Autre sujet sur lequel les pouvoirs publics vont devoir sérieusement se pencher: «Il y a un système de remontée des informations électorales depuis les préfectures qui est très vieux voire obsolète», prévient Jérôme Bascher. Ce dernier fait référence au Conseil constitutionnel. Parmi ses différentes fonctions, c’est lui qui proclame les résultats de l’élection présidentielle.

Or, pointe le sénateur dans son rapport: «Le Conseil constitutionnel s’appuie sur un réseau dédié du ministère de l’intérieur doté de logiciels qui datent du XXe siècle». «C’est verrouillé, car ce n’est pas très compatible avec Internet. Néanmoins, ce réseau présente des risques de défaillance. Il faut donc investir assez rapidement pour que l’élection présidentielle de 2022 soit sûre. J’appelle le ministère de l’intérieur à investir dans ce domaine». Le risque est tout simplement qu’il tombe en désuétude, et peut-être particulièrement au mauvais moment.

Mais en matière de sécurité informatique, la plus grande défaillance reste bien le manque de bonne conduite des parlementaires insiste Jérôme Bascher.

Que retenir?

  • Pour l’instant, les mesures proposées pour améliorer la sécurité informatique des parlementaires mettent surtout l’accent sur plus de sensibilisation et de moyens pour les accompagner dans le choix de leurs équipements informatiques.
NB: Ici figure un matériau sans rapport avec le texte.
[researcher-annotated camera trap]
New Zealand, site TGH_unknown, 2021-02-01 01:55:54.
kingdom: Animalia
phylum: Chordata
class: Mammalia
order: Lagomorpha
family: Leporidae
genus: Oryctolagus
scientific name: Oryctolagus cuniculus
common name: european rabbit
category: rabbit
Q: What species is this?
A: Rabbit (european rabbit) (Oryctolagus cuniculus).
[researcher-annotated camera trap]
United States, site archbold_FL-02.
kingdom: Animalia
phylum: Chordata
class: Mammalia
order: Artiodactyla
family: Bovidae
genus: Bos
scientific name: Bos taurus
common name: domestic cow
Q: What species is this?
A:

Aucune mesure coercitive n’est envisagée car ces derniers sont considérés comme des entités indépendantes rattachées à l’Assemblée nationale ou au Sénat.
  • Pour régler la dépendance aux Gafam, le Sénat et l’Assemblée nationale doivent d’une part revoir la manière dont ont été pensés l’organisation de leurs outils informatiques mais également régler ce problème du cloud souverain.
  • Le rapport montre également que l’État doit rapidement investir dans son système de remontée des informations électorales en vue des élections présidentielles de 2022.